_RECORDS SHOWN_
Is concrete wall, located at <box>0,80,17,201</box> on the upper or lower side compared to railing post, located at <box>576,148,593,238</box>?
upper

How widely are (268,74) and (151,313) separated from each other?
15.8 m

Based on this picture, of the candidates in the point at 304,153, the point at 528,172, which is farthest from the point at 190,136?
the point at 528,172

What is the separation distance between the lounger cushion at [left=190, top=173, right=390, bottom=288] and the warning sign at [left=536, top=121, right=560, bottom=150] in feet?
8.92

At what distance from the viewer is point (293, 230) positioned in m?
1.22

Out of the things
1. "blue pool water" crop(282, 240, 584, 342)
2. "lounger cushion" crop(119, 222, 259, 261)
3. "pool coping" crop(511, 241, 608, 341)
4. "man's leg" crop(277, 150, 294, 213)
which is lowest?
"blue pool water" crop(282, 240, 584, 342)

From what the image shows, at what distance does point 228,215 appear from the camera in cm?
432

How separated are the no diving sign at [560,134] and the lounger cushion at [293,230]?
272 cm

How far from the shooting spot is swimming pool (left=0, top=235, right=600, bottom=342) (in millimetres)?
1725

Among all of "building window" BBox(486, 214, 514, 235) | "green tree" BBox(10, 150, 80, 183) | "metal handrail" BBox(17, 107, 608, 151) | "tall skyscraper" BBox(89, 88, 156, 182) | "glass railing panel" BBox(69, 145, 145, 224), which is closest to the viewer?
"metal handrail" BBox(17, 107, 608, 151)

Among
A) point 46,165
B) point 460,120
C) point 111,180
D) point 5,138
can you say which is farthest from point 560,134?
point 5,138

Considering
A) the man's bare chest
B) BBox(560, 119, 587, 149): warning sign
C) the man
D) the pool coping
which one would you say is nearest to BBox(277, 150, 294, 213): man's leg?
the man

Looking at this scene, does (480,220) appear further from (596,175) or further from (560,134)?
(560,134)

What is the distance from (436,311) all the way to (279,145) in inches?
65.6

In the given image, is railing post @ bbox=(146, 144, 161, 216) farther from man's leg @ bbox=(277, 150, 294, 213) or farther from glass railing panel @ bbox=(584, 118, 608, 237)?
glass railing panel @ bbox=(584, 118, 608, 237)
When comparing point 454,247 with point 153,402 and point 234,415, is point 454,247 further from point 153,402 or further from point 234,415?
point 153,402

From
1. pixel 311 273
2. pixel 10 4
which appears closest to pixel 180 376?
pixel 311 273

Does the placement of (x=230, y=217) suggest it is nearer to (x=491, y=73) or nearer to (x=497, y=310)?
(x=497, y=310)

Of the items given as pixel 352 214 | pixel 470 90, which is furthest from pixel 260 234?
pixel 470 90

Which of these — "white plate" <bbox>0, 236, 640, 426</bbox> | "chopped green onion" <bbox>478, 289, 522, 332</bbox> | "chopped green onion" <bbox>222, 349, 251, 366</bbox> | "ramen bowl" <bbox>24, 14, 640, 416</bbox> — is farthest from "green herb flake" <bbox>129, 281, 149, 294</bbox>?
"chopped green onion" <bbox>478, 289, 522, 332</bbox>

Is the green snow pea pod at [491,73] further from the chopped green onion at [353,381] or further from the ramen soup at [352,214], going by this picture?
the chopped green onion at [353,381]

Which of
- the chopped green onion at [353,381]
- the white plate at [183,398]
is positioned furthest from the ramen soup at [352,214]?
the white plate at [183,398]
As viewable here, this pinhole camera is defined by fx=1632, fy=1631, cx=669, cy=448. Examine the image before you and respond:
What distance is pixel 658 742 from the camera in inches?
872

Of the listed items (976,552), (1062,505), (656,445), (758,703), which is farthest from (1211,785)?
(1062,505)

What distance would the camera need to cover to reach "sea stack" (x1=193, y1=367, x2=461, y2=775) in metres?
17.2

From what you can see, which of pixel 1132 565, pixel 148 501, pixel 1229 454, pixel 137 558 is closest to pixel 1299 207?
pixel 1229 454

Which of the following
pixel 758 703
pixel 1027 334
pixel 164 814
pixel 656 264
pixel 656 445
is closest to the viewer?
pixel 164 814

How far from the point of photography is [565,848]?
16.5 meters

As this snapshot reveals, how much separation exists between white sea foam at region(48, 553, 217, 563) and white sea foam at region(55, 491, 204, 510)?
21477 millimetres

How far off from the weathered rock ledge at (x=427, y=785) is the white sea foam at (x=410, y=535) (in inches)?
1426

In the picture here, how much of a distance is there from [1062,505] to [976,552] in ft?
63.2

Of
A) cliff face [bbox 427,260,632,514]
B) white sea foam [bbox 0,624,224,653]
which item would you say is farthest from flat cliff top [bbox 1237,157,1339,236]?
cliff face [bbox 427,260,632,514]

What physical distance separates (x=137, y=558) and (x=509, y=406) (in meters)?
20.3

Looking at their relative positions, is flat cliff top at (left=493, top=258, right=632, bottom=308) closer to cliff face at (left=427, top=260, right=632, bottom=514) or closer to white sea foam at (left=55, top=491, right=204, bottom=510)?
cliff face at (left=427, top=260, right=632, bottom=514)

_GIVEN REQUEST_
Copy out all of the rows above word for word, with no changes to their wording, numbers, or punctuation.

_REPLY TO THE TASK_
Is concrete wall, located at <box>0,80,17,201</box> on the upper or lower side compared to railing post, located at <box>576,148,593,238</box>?
upper

How widely are (268,74) and (151,313) separated from each other?
15.8 m

Based on this picture, of the candidates in the point at 304,153, the point at 528,172, which is farthest from the point at 190,136?
the point at 528,172

What is the separation distance between the lounger cushion at [left=190, top=173, right=390, bottom=288] and the warning sign at [left=536, top=121, right=560, bottom=150] in feet?
8.92

At what distance from the viewer is point (293, 230) positioned in m?
1.22

Out of the things
1. "blue pool water" crop(282, 240, 584, 342)
2. "lounger cushion" crop(119, 222, 259, 261)
3. "pool coping" crop(511, 241, 608, 341)
4. "man's leg" crop(277, 150, 294, 213)
which is lowest?
"blue pool water" crop(282, 240, 584, 342)

From what the image shows, at what distance does point 228,215 appear from the camera in cm?
432

How separated are the no diving sign at [560,134] and the lounger cushion at [293,230]?
272 cm

How far from the shooting spot is swimming pool (left=0, top=235, right=600, bottom=342) (in millimetres)?
1725

Among all of "building window" BBox(486, 214, 514, 235) | "green tree" BBox(10, 150, 80, 183) | "metal handrail" BBox(17, 107, 608, 151) | "tall skyscraper" BBox(89, 88, 156, 182) | "glass railing panel" BBox(69, 145, 145, 224), which is closest to the viewer?
"metal handrail" BBox(17, 107, 608, 151)

Among
A) point 46,165
B) point 460,120
C) point 111,180
D) point 5,138
can you say which is farthest from point 560,134?
point 5,138

Considering
A) the man's bare chest
B) BBox(560, 119, 587, 149): warning sign
C) the man
D) the pool coping
which one would you say is nearest to BBox(277, 150, 294, 213): man's leg?
the man

Looking at this scene, does (480,220) appear further from (596,175) or further from (560,134)?
(560,134)

What is the distance from (436,311) all the way to (279,145) in inches?
65.6

In the given image, is railing post @ bbox=(146, 144, 161, 216) farther from man's leg @ bbox=(277, 150, 294, 213) or farther from glass railing panel @ bbox=(584, 118, 608, 237)?
glass railing panel @ bbox=(584, 118, 608, 237)
When comparing point 454,247 with point 153,402 and point 234,415, is point 454,247 further from point 153,402 or further from point 234,415?
point 153,402

From
1. pixel 311 273
2. pixel 10 4
which appears closest to pixel 180 376?
pixel 311 273

Does the placement of (x=230, y=217) suggest it is nearer to (x=491, y=73) or nearer to (x=497, y=310)?
(x=497, y=310)

Of the items given as pixel 352 214 | pixel 470 90, which is furthest from pixel 260 234?
pixel 470 90

Which of these — "white plate" <bbox>0, 236, 640, 426</bbox> | "chopped green onion" <bbox>478, 289, 522, 332</bbox> | "chopped green onion" <bbox>222, 349, 251, 366</bbox> | "ramen bowl" <bbox>24, 14, 640, 416</bbox> — is farthest from "green herb flake" <bbox>129, 281, 149, 294</bbox>?
"chopped green onion" <bbox>478, 289, 522, 332</bbox>

Is the green snow pea pod at [491,73] further from the chopped green onion at [353,381] or further from the ramen soup at [352,214], going by this picture?
the chopped green onion at [353,381]

Which of
- the chopped green onion at [353,381]
- the white plate at [183,398]
is positioned furthest from the ramen soup at [352,214]?
the white plate at [183,398]
As viewable here, this pinhole camera is defined by fx=1632, fy=1631, cx=669, cy=448. Examine the image before you and respond:
What distance is pixel 658 742 from the camera in inches?
872

Of the listed items (976,552), (1062,505), (656,445), (758,703), which is farthest from (1211,785)?
(1062,505)

What distance would the camera need to cover to reach "sea stack" (x1=193, y1=367, x2=461, y2=775) in metres?
17.2

From what you can see, which of pixel 1132 565, pixel 148 501, pixel 1229 454, pixel 137 558 is closest to pixel 1299 207?
pixel 1229 454

Which of the following
pixel 758 703
pixel 1027 334
pixel 164 814
pixel 656 264
pixel 656 445
is closest to the viewer?
pixel 164 814

How far from the point of photography is [565,848]?
16.5 meters

As this snapshot reveals, how much separation exists between white sea foam at region(48, 553, 217, 563) and white sea foam at region(55, 491, 204, 510)?
21477 millimetres

How far off from the weathered rock ledge at (x=427, y=785) is the white sea foam at (x=410, y=535) (in inches)?
1426

In the picture here, how much of a distance is there from [1062,505] to [976,552] in ft?
63.2

Of
A) cliff face [bbox 427,260,632,514]
B) white sea foam [bbox 0,624,224,653]
which item would you say is farthest from flat cliff top [bbox 1237,157,1339,236]?
cliff face [bbox 427,260,632,514]

What physical distance separates (x=137, y=558) and (x=509, y=406) (in meters)?
20.3

Looking at their relative positions, is flat cliff top at (left=493, top=258, right=632, bottom=308) closer to cliff face at (left=427, top=260, right=632, bottom=514) or closer to white sea foam at (left=55, top=491, right=204, bottom=510)?
cliff face at (left=427, top=260, right=632, bottom=514)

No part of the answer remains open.